The Grouping type class is automatically provided for anything with a scala.math.Ordering, or that implements Java's java.lang.Comparable interface. This means all common types (e.g. String, Int etc.) can be grouped out of the box. If you have a more complex type (or complex grouping requirements) you will need to write some code to group by the type. The three options are:

Since the third option is the only one Scoobi specific, and a little more powerful, we'll focus on that.

Basic grouping

Let's say we have a user-defined type, case class Point(x: Integer, y: Integer) and are using it in a DList[(Point, String)]. Now if want to group all the same points together, so as to end up with a: DList[(Point, Iterable[String]) we will need to write a function that defines what makes two points equal. It would not be enough to merely provide a pure equality function, as that would require every point to be check against every point (quadratic time).

Instead, we need to provide strict total ordering. That is, provide a function that can reliably create an ordering for Points. It doesn't really matter how this ordering is done, as long as it is. The scheme normally used is to break the type down into all its members, and provide ordering based on it. So in the Point case, we can order by Point.x, if they're the same, order by Point.y and finally, if they're the same -- we can say the two points are the same.

The Grouping[T] trait has a method called sortCompare that we will override. It takes two T's, and like Java's Comparable it returns an Int. A negative number to indicate the first T is less than the second. Zero if the two Ts are equal. And a positive number if the second T is after the first T.

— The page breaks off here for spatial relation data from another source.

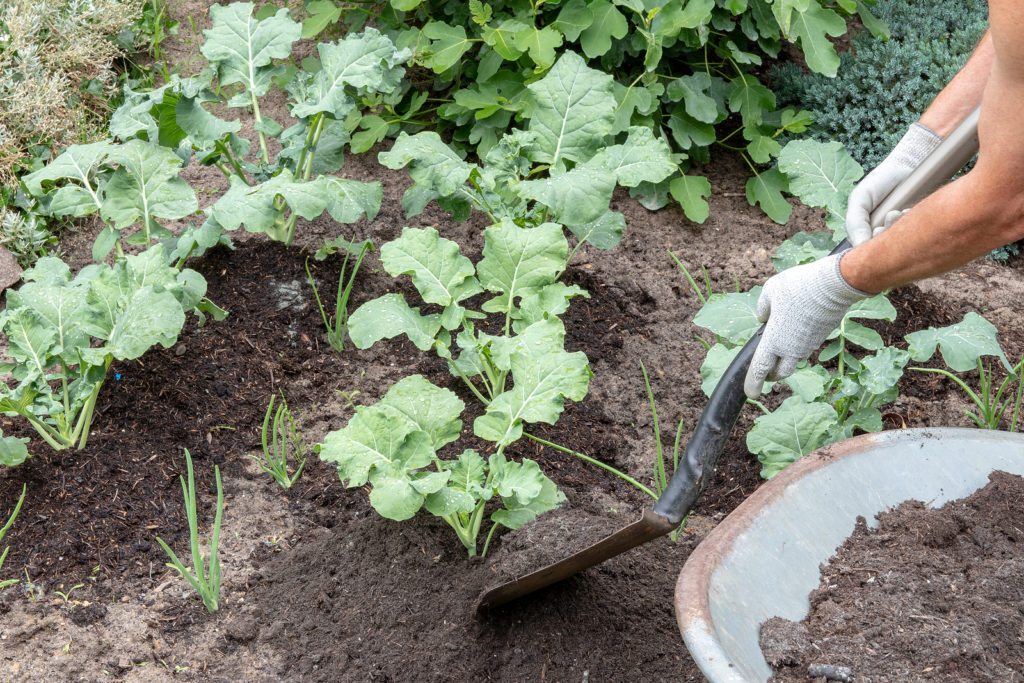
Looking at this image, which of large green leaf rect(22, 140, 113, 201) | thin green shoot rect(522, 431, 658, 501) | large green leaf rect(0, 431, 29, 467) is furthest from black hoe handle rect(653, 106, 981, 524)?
large green leaf rect(22, 140, 113, 201)

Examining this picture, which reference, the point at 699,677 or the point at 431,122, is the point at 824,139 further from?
the point at 699,677

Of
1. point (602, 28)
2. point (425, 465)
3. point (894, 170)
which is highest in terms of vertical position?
point (894, 170)

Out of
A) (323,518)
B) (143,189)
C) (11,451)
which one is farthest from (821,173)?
(11,451)

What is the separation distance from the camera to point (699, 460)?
1.81m

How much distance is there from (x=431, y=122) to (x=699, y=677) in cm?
238

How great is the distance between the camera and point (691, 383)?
2859mm

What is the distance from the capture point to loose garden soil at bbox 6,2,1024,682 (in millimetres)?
2023

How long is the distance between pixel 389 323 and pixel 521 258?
42cm

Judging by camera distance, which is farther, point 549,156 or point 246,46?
point 246,46

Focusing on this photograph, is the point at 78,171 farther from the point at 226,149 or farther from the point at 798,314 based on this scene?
the point at 798,314

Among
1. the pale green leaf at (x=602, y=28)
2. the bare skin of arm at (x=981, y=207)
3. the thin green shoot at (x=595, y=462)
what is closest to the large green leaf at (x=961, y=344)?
the bare skin of arm at (x=981, y=207)

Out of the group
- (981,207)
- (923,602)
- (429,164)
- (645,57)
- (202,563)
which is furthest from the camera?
(645,57)

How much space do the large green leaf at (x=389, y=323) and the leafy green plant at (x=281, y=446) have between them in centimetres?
29

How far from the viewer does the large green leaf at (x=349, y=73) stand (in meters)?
2.74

Sample code for our Point:

import scalaz.Ordering._

implicit val pointGrouping = new Grouping[Point] {
  override def groupCompare(first: Point, second: Point) = {
    val xResult = first.x.compareTo(second.x)
    val result =
      if (xResult != 0) xResult
      else {
        val yResult = first.y.compareTo(second.y)
        if (yResult != 0) yResult
        else              0
      }
    fromInt(result)
  }
}

Secondary sort

Assuming you have read and understood the previous sections, we will move on to some advanced usage of Grouping by example. Let's start some type alias's to make the code more understandable:

type FirstName = String
type LastName = String

And let's start with a DList with some easily understandable data:

val names: DList[(FirstName, LastName)] = DList.apply(
  ("Michael", "Jackson"),
  ("Leonardo", "Da Vinci"),
  ("John", "Kennedy"),
  ("Mark", "Twain"),
  ("Bat", "Man"),
  ("Michael", "Jordan"),
  ("Mark", "Edison"),
  ("Michael", "Landon"),
  ("Leonardo", "De Capro"),
  ("Michael", "J. Fox"))

Based on the previous sections, you should know that we could simply do names.groupByKey to obtain a DList[(FirstName, Iterable[String])]. However, there's no ordering associated with theIterable[LastName]` this means, if order is required (e.g. we're processing a time series) or outputting the last names in alphabetical order -- we'd have to use a parallelDo to load the entire reducers collection to memory, then sort it there. This is both slow, and going to likely to use too much memory.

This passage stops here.